(SOURCE PASSAGE):
************
Murex licenses Ariadne's drug R&D software solution

By Wai Lang Chu

- Last updated on GMT

Related tags Pharmacology Dna

Murex Pharmaceuticals has licensed Ariadne's software solution,
which is to play a vital role in the visualisation and analysis of
biological pathways and gene regulation networks for cancer
therapeutics development.

The agreement taps into the time consuming and costly process headaches that are associated with drug discovery. In addition, the emerging trend to use in silico computational chemistry and molecular modelling for computer-aided drug design has gained significant momentum.

Ariadne Genomics' software Pathway Studio, (formerly known as PathwayAssist) enables life scientists to identify relationships among proteins, small molecules, cell processes and treatments, and automatically extract relevant biological interactions from scientific literature.

Murex, a biotechnology company based in the US, will use Pathway Studio to develop computer-based models for the identification and validation of cancer targets.

"It's hard to overestimate the importance of Pathway Studio in our development of cancer therapies based on patients' individual gene expression data,"​ commented David Shanahan, President and CEO of Murex Pharmaceuticals.

"Pathway Studio will accelerate our development efforts as well as help to further increase the safety of our products."
************
Dataset records:

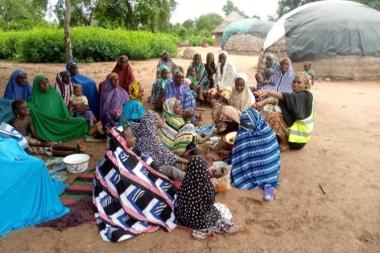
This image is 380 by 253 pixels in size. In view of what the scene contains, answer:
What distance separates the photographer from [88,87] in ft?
20.9

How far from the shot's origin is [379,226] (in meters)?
3.54

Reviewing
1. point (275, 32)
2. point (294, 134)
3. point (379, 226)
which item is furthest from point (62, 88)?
point (275, 32)

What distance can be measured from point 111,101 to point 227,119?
2046 mm

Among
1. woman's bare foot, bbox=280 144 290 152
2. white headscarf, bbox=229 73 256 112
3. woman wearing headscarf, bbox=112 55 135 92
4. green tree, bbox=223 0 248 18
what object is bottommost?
woman's bare foot, bbox=280 144 290 152

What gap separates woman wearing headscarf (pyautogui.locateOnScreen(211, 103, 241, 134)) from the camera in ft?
17.6

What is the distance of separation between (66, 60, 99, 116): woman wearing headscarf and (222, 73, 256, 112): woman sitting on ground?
2.61 m

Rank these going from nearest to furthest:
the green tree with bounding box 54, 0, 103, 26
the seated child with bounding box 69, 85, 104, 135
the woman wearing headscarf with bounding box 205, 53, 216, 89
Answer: the seated child with bounding box 69, 85, 104, 135, the woman wearing headscarf with bounding box 205, 53, 216, 89, the green tree with bounding box 54, 0, 103, 26

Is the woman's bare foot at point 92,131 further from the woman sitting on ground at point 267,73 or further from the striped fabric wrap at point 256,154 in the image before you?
the woman sitting on ground at point 267,73

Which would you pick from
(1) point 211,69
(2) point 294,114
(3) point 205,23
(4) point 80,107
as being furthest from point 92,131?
(3) point 205,23

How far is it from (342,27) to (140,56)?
10.1 meters

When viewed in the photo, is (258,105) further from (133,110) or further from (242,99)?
(133,110)

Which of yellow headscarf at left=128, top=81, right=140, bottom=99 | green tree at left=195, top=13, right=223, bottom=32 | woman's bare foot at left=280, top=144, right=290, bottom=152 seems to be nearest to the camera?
yellow headscarf at left=128, top=81, right=140, bottom=99

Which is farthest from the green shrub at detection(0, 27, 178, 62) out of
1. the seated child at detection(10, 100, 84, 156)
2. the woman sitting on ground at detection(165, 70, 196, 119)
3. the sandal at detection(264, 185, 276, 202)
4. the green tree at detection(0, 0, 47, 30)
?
the green tree at detection(0, 0, 47, 30)

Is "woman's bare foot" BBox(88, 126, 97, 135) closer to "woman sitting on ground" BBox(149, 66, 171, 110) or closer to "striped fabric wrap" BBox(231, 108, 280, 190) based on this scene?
"woman sitting on ground" BBox(149, 66, 171, 110)
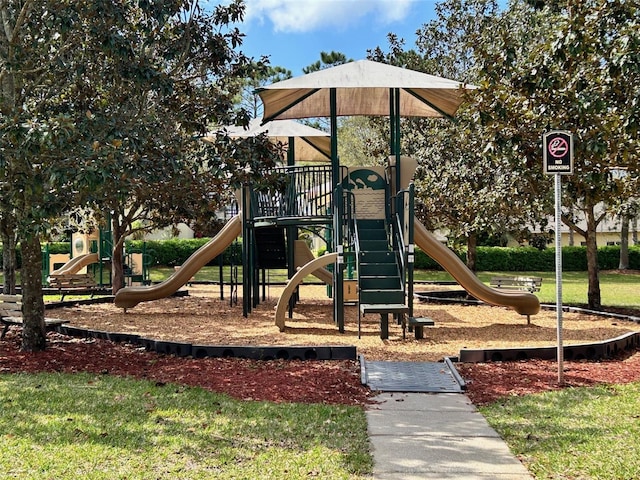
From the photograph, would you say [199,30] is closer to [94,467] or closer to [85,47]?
[85,47]

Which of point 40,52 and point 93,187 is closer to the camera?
point 93,187

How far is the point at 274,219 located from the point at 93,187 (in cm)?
684

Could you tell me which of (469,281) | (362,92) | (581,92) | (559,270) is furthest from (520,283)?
(559,270)

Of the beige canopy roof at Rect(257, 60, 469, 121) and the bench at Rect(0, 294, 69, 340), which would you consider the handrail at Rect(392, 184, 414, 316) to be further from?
the bench at Rect(0, 294, 69, 340)

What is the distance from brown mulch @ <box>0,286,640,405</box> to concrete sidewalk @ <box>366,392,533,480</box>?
452 mm

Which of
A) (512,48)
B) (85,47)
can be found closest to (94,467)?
(85,47)

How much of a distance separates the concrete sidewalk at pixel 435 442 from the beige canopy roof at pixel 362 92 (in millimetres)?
6382

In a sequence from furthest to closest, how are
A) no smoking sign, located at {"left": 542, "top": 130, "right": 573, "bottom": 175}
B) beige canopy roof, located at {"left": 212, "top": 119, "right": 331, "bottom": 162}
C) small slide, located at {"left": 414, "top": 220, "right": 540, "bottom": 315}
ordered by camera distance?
1. beige canopy roof, located at {"left": 212, "top": 119, "right": 331, "bottom": 162}
2. small slide, located at {"left": 414, "top": 220, "right": 540, "bottom": 315}
3. no smoking sign, located at {"left": 542, "top": 130, "right": 573, "bottom": 175}

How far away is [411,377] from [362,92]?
8716 mm

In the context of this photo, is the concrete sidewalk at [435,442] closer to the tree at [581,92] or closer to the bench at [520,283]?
the tree at [581,92]

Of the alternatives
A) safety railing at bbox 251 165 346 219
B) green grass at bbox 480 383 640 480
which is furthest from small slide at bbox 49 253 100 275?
green grass at bbox 480 383 640 480

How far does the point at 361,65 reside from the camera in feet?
43.5

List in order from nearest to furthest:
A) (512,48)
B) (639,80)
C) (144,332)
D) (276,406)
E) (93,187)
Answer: (276,406), (93,187), (639,80), (512,48), (144,332)

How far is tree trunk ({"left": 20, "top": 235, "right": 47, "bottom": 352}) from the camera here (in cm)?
969
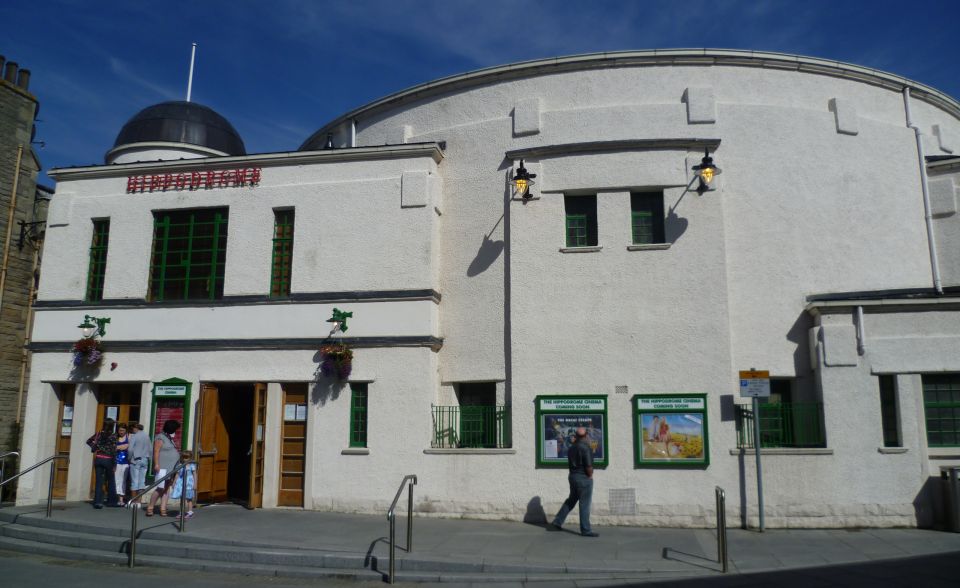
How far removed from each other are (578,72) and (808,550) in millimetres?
9807

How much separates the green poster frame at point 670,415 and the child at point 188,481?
785 cm

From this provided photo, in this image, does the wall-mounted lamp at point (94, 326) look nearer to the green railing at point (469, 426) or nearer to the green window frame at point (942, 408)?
the green railing at point (469, 426)

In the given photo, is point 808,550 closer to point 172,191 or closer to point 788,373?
point 788,373

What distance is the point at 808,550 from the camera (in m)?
10.5

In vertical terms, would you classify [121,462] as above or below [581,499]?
above

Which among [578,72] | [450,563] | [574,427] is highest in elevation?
[578,72]

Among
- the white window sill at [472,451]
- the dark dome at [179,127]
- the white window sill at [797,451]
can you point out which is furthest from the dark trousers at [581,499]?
the dark dome at [179,127]

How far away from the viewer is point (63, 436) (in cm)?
1525

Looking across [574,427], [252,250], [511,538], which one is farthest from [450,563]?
[252,250]

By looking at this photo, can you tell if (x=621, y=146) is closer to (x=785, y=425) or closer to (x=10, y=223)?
(x=785, y=425)

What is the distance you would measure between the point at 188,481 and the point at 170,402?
2.81m

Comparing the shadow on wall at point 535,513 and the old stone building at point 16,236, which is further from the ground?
the old stone building at point 16,236

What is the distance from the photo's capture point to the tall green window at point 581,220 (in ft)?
46.3

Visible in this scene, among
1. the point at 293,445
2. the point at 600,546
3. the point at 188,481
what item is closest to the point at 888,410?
the point at 600,546
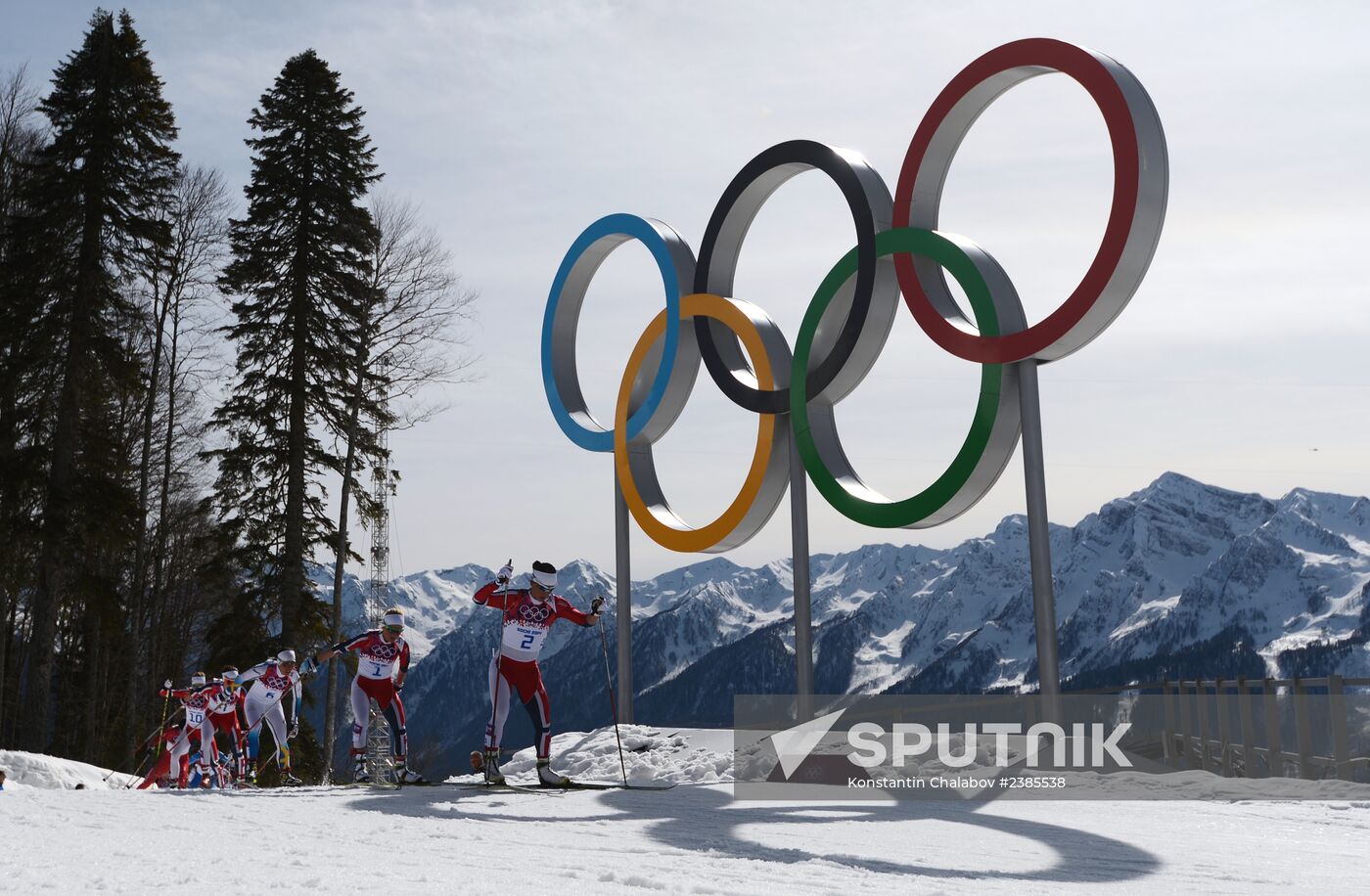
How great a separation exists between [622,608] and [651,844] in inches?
405

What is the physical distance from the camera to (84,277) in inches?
986

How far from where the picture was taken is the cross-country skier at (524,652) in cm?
1291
************
(WORK INSTRUCTIONS):
A) Summarize the Murex licensing article in two sentences.
B) Reproduce the passage of the Murex licensing article starting at "Related tags Pharmacology" and ending at "from scientific literature.".
Rely solely on the Murex licensing article when responding.

(RESPONSE LIST):
A) Murex Pharmaceuticals, a US biotechnology company, has licensed Ariadne Genomics' Pathway Studio software, formerly known as PathwayAssist, to develop computer-based models for identifying and validating cancer targets. The software lets life scientists identify relationships among proteins, small molecules, cell processes and treatments, and it automatically extracts relevant biological interactions from scientific literature.

B)
Related tags Pharmacology Dna

Murex Pharmaceuticals has licensed Ariadne's software solution,
which is to play a vital role in the visualisation and analysis of
biological pathways and gene regulation networks for cancer
therapeutics development.

The agreement taps into the time consuming and costly process headaches that are associated with drug discovery. In addition, the emerging trend to use in silico computational chemistry and molecular modelling for computer-aided drug design has gained significant momentum.

Ariadne Genomics' software Pathway Studio, (formerly known as PathwayAssist) enables life scientists to identify relationships among proteins, small molecules, cell processes and treatments, and automatically extract relevant biological interactions from scientific literature.